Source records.
____

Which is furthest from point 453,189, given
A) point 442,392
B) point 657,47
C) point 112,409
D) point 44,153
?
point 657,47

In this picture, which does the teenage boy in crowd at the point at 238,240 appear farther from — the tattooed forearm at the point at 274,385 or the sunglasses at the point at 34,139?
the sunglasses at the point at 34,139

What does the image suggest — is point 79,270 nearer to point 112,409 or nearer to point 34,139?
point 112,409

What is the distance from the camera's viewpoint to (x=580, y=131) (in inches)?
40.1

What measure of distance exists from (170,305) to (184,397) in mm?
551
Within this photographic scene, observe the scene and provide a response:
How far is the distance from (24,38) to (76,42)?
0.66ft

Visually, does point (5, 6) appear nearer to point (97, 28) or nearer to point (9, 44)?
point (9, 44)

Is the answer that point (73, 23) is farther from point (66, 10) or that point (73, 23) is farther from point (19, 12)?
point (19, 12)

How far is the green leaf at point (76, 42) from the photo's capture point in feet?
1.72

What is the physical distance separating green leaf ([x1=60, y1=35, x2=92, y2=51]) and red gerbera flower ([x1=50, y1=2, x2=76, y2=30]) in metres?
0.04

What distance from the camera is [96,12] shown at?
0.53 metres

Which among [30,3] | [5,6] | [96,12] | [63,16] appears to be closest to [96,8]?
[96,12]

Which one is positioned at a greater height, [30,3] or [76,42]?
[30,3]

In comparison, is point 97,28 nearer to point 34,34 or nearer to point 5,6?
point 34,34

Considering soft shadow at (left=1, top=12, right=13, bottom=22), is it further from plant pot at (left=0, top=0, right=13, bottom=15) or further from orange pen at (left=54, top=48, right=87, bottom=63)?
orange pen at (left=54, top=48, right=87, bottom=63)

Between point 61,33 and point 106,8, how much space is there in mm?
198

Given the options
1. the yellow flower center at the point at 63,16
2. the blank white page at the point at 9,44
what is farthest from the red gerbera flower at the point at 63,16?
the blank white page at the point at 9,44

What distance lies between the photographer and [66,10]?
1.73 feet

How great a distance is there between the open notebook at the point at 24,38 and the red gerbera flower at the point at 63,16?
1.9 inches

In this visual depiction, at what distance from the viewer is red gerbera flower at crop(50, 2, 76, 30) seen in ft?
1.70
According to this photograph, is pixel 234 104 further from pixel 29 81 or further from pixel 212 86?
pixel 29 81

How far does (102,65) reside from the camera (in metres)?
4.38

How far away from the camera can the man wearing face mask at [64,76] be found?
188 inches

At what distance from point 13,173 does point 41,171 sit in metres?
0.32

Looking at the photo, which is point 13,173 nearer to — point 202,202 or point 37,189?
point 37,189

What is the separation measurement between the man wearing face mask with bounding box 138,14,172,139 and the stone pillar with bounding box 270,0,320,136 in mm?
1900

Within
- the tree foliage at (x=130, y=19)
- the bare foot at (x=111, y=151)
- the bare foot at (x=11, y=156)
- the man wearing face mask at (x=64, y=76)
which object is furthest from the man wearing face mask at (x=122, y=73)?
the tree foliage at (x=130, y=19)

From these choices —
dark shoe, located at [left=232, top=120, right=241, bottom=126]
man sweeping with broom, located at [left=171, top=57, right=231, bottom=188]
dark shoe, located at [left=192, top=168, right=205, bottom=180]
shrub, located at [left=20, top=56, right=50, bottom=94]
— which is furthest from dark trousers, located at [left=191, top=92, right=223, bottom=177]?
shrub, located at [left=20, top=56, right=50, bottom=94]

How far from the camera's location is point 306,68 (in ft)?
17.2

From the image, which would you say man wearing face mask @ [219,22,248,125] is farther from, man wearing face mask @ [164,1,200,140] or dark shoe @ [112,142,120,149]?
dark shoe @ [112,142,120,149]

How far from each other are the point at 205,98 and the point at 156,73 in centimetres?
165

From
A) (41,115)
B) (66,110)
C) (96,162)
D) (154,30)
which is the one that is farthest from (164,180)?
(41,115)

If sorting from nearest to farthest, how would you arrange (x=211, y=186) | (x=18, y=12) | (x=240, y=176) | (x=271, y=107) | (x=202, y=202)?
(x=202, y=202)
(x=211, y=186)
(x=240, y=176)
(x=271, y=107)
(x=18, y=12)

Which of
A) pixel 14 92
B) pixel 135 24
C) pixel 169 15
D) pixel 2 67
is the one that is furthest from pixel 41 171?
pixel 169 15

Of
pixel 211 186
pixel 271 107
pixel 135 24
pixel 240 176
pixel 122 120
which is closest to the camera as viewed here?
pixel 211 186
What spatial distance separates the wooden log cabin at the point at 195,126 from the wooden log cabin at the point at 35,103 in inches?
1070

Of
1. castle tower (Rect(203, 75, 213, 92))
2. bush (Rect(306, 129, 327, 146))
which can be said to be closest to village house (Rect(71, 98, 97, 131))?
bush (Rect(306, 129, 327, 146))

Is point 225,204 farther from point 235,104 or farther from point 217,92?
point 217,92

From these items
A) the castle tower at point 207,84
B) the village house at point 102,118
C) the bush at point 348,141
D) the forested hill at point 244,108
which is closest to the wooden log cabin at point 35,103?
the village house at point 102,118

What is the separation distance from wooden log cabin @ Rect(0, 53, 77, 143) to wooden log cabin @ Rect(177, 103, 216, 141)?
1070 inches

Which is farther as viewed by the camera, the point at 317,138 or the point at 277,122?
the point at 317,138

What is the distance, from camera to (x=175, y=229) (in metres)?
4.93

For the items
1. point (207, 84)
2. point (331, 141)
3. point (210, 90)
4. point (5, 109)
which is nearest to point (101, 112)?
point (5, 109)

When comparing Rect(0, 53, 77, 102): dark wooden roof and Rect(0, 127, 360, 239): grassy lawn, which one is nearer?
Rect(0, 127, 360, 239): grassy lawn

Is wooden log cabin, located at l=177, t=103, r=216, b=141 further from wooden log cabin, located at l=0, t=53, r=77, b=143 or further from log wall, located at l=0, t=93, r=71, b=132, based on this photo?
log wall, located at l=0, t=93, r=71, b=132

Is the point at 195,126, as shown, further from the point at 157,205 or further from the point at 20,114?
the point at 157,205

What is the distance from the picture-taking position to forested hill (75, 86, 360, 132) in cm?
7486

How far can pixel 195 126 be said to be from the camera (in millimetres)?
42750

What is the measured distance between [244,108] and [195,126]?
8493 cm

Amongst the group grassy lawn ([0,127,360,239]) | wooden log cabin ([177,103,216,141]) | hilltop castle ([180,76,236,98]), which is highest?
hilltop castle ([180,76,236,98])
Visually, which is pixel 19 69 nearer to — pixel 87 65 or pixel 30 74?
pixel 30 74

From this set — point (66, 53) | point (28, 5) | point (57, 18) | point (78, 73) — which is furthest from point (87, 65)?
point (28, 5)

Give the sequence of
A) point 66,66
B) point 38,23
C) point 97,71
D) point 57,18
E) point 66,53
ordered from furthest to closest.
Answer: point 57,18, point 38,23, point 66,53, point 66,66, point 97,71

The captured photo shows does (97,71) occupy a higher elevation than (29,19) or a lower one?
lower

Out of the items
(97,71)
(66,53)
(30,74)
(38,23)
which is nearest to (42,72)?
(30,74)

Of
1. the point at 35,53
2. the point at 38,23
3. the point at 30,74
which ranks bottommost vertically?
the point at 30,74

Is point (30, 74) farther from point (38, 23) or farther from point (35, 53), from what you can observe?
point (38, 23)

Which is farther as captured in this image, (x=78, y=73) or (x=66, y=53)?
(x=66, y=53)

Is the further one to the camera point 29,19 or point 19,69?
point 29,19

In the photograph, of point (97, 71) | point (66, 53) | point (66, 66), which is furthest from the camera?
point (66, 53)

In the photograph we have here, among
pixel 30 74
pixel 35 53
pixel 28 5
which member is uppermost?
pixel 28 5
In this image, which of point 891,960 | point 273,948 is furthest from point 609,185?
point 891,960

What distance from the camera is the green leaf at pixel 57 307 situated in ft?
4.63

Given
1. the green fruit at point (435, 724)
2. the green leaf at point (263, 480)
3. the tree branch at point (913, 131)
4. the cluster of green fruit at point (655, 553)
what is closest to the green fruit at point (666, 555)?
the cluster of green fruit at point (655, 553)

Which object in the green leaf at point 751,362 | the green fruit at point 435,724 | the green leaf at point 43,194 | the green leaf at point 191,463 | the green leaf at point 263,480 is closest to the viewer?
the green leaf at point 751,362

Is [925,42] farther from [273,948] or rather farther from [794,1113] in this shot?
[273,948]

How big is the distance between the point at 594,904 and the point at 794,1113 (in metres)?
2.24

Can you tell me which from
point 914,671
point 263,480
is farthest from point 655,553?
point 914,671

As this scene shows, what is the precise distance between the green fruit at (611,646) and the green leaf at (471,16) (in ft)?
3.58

____

WHAT NEEDS TO BE DONE.
Nothing but the lines from the one with "What distance from the camera is the" through the last line should be repeated, each exactly as it stands.

EXERCISE OUTPUT.
What distance from the camera is the green leaf at pixel 57 307 situated in ft?
4.63

Given
1. the green fruit at point (435, 724)
2. the green leaf at point (263, 480)
3. the tree branch at point (913, 131)
4. the cluster of green fruit at point (655, 553)
what is closest to the green fruit at point (666, 555)?
the cluster of green fruit at point (655, 553)

Which object in the green leaf at point 751,362 | the green fruit at point 435,724 | the green leaf at point 43,194 | the green leaf at point 191,463 | the green leaf at point 263,480 is closest to the viewer?
the green leaf at point 751,362

Is [925,42] farther from [273,948] or rather farther from [794,1113] in this shot?
[273,948]

How big is the distance between the point at 594,904 and the point at 794,1113 (in metres)?
2.24

Can you tell me which from
point 914,671
point 263,480
is farthest from point 655,553?
point 914,671

As this scene shows, what is the precise distance between the green fruit at (611,646) and the green leaf at (471,16) (in ft)?
3.58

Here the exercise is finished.